A. Une règle claire rappelée par la Cour de cassation.
La chambre commerciale casse l’arrêt au visa de l’article 1705 CGI, en rappelant que :
« L’irrégularité tirée du défaut de notification à tous les débiteurs solidaires peut être soulevée par l’un quelconque d’entre eux, y compris par celui ayant reçu l’acte, sans qu’il soit besoin d’établir un grief ».
B. Conséquences pratiques de la solution retenue.
- L’administration ne peut plus se retrancher derrière la réception effective d’un acte par un codébiteur ;
- Le principe de solidarité ne justifie aucune dérogation au respect des garanties procédurales collectives ;
- L’irrecevabilité d’un recours pour défaut d’intérêt à agir est écartée lorsqu’elle porte sur une irrégularité de notification.
IV. L’irrégularité comme exception commune à tous les codébiteurs.
A. Les fondements de cette jurisprudence.
- La jurisprudence reconnaît depuis longtemps que les codébiteurs peuvent invoquer toutes les exceptions communes à la nature de l’obligation [3].
- Le non-respect du contradictoire affecte l’ensemble de la procédure : il s’agit d’une garantie dont chaque débiteur peut se prévaloir.
B. Portée élargie à toutes les phases de la procédure.
La solution est transposable :
- Aux actes de la procédure d’imposition ;
- Aux actes de recouvrement (avis de mise en recouvrement, saisie, etc.) ;
- Aux actes de la procédure contentieuse (réponse à réclamation, mémoire en défense).
V. Ce que les professionnels doivent retenir.A. Pour les avocats fiscalistes et mandataires.
- Une vigilance accrue s’impose dans l’analyse des notifications adressées par l’administration en présence de débiteurs solidaires ;
- La vérification de la réception effective de tous les actes par chacun des redevables devient un point de contrôle essentiel ;
- L’absence de notification ouvre la voie à une contestation utile, même si le client a reçu l’acte.
B. Pour les juridictions et les fiscalistes en contentieux.
- La charge de démonstration du grief est éteinte par cette jurisprudence ;
- La Cour confirme que la régularité de la procédure ne se mesure pas à l’aune de la seule situation individuelle.
L’arrêt du 2 avril 2025 constitue un jalon important dans l’évolution du contentieux fiscal en matière de solidarité.
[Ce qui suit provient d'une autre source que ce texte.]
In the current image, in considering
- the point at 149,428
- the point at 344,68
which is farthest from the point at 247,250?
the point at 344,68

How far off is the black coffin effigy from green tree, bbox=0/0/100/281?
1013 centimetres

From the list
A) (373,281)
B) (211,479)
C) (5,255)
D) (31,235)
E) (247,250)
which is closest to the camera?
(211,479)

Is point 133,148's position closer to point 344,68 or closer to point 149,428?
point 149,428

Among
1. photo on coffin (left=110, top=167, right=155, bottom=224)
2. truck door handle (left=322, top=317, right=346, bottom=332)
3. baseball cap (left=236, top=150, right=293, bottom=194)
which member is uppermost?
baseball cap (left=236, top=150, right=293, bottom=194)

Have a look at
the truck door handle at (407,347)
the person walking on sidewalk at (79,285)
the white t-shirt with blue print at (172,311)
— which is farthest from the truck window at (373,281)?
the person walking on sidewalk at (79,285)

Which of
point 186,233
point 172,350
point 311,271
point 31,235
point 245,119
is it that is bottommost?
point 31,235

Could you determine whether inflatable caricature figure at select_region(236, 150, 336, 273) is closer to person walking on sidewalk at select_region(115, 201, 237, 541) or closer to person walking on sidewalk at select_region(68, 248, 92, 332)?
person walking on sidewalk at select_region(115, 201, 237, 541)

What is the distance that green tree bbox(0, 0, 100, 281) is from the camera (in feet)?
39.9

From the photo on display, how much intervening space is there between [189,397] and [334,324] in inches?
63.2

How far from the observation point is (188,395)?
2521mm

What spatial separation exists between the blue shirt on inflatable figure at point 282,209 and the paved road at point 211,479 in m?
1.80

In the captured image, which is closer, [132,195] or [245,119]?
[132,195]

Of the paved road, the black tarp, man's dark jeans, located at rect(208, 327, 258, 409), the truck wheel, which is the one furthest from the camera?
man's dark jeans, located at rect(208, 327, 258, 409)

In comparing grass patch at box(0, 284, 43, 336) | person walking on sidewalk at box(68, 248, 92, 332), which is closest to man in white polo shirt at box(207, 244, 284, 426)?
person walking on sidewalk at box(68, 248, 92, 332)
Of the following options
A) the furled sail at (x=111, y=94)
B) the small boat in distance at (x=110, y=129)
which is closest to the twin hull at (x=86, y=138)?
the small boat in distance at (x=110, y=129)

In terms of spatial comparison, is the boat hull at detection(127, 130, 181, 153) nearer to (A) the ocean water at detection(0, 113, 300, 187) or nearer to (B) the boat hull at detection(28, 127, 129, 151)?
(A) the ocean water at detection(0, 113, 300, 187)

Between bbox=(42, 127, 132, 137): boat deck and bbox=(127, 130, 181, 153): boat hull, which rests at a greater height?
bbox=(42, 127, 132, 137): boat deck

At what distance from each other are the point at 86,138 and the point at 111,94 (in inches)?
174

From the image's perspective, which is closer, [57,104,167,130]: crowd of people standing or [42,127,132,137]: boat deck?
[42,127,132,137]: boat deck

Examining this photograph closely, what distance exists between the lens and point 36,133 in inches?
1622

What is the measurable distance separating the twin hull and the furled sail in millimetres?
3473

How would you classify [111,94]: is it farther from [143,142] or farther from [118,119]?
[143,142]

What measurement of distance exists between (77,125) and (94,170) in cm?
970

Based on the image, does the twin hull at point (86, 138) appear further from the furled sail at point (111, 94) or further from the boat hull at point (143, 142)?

Il confirme que le respect du contradictoire est une exigence de portée collective, dont l’atteinte peut être soulevée par chacun des redevables, indépendamment de sa propre réception des actes.
Dans une logique de protection accrue des droits procéduraux des contribuables, la Cour réaffirme que la solidarité ne saurait justifier un affaiblissement des garanties procédurales fondamentales. Elle rappelle à l’administration que le respect des règles de notification n’est pas une simple formalité, mais une condition essentielle de la validité de la procédure.